6ITV indiana quer travar aumento da rupia

O Apparel Export Promotion Council (AEPC) da Índia está a pedir ao governo para implementar «uma estratégia pensada cuidadosamente» e ter uma «abordagem pragmática» para travar a valorização da rupia, que estará a afetar as exportações. Nos últimos 12 a 18 meses, o yuan chinês desvalorizou 13%, enquanto a taka do Bangladesh desvalorizou 6% e o dong do Vietname caiu 7%. Já a rupia da Índia valorizou quase 6% nos últimos três a cinco meses, de acordo com o AEPC. O AEPC afirma que a indústria têxtil da Índia teve esperança quando o governo implementou um pacote especial em junho de 2016 que oferecia «incentivos financeiros e de investimento significativos» e «flexibilidades laborais críticas», com o objetivo de aumentar as exportações em 30 mil milhões de dólares (cerca de 28,2 mil milhões de euros) e acrescentar 10 milhões de empregos e 11 mil milhões de dólares em investimento adicional em três anos.
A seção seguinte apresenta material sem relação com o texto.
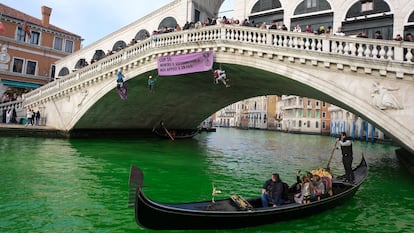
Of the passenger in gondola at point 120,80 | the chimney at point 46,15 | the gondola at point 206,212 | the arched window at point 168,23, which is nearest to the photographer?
the gondola at point 206,212

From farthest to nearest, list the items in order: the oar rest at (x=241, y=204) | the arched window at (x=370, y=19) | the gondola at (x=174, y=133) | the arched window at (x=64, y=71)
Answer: the arched window at (x=64, y=71) < the gondola at (x=174, y=133) < the arched window at (x=370, y=19) < the oar rest at (x=241, y=204)

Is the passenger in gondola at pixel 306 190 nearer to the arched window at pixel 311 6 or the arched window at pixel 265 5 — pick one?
the arched window at pixel 311 6

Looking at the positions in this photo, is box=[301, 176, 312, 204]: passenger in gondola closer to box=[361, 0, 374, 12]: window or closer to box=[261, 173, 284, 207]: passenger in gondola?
box=[261, 173, 284, 207]: passenger in gondola

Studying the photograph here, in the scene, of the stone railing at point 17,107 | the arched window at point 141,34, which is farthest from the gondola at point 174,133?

Contudo, o AEPC indica que apesar das intenções do governo, as exportações praticamente não recuperaram devido a uma forte rupia e à desvalorização das moedas dos concorrentes. «O aumento do preço do algodão e a valorização da rupia não vão apenas anular o impacto pretendido do pacote de medidas, mas também enfraquecer a posição da Índia em relação aos seus concorrentes, se não houver mudanças», adverte Ashok Rajani, presidente do AEPC. «O preço do algodão subiu 24,7% em média em todas as categorias no último ano. Com efeito, algumas categorias registaram um aumento até 35%», aponta. «Os exportadores não são capazes de ter encomendas devido à sobrevalorização da rupia, já que as exportações de vestuário são muito sensíveis ao preço», acrescenta. As exportações de pronto-a-vestir da Índia atingiram 1,60 mil milhões de dólares no mês de fevereiro, registando um crescimento de 5,05% em comparação com fevereiro do ano passado, de acordo com o The New Indian Express. No período entre abril de 2016 e fevereiro de 2017, as exportações atingiram 15,54 mil milhões de dólares, um aumento de apenas 0,6% em comparação com o mesmo período do ano fiscal anterior. Em 2015, as exportações tinham atingido 17,1 mil milhões de dólares. O país conta com cerca de 30 mil empresas de vestuário e 6.635 fábricas têxteis. O principal mercado é os EUA, que representa 23% das exportações de vestuário, seguido do Reino Unido, com 11%.